PILCO: a model-based data efficient policy search algorithm
Content
Introduction
Modern RL often suffers from data inefficieny. For example, have a look at a recent paper of openAI [1]. They require no more than several mounth of training with 32 NVIDIA V100 GPUs ( ~8000 £/ unit) and 400 workers with 32 CPU cores each. In the overall, it corresponds to roughly 13 thousand years of experience. Despite the impressive result on solving a Rubik’s cube using one dexterous robotic hand, the hardware and time requirements are unsitable for real world robotic applications.

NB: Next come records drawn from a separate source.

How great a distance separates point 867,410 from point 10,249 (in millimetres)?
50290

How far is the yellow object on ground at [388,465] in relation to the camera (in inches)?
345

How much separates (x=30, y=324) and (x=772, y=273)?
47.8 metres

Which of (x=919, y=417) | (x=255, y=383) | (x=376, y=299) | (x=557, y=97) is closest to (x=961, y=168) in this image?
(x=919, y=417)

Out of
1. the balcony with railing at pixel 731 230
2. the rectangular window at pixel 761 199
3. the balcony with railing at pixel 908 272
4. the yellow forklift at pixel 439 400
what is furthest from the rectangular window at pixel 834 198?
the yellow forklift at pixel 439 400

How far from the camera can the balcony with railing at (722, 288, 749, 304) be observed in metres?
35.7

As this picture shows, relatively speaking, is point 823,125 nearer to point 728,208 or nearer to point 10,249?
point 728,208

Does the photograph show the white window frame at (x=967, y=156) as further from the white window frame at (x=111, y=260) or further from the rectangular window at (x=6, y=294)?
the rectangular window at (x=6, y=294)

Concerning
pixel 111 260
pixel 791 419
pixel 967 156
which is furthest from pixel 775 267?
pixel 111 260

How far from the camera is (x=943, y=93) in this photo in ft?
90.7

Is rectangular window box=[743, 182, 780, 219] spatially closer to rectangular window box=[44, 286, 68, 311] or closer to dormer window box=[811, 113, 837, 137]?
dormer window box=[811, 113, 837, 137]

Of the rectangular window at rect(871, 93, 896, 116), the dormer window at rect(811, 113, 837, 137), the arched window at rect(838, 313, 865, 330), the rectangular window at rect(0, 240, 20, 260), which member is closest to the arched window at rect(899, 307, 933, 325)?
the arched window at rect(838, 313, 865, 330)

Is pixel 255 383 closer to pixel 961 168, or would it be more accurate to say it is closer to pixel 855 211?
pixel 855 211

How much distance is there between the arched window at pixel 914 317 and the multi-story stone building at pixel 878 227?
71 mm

One approach that still uses the RL paradigm is model-based RL. In this scenario, the agent can uses a model of the dynamics, i.e, how a given action \(u_t\) changes the state \(x_t\) of the system. Once this model is known, the agent can use it to find an policy. In other words, the model is a function \(\phi : \mathbf{S} \times \mathbf{A} \rightarrow \mathbf{S}\) where \(\mathbf{S} \in \mathbb{R}^N\) is the state space and \(\mathbf{A} \in \mathbb{R}^M\) is the action space. The issue however is that learning this model is a complex task. First, the data exploited to learn the model is noisy. Therefore, the model is only able to reach an approximation of the true dynamics. The second issue is known as model-bias. An illustration of model bias is shown in Figure [1]. Prediction from the model outside the training set are essentialy arbitrary but claimed with a high confidence.

Leftmost: function matching the data but making overconfident predictions.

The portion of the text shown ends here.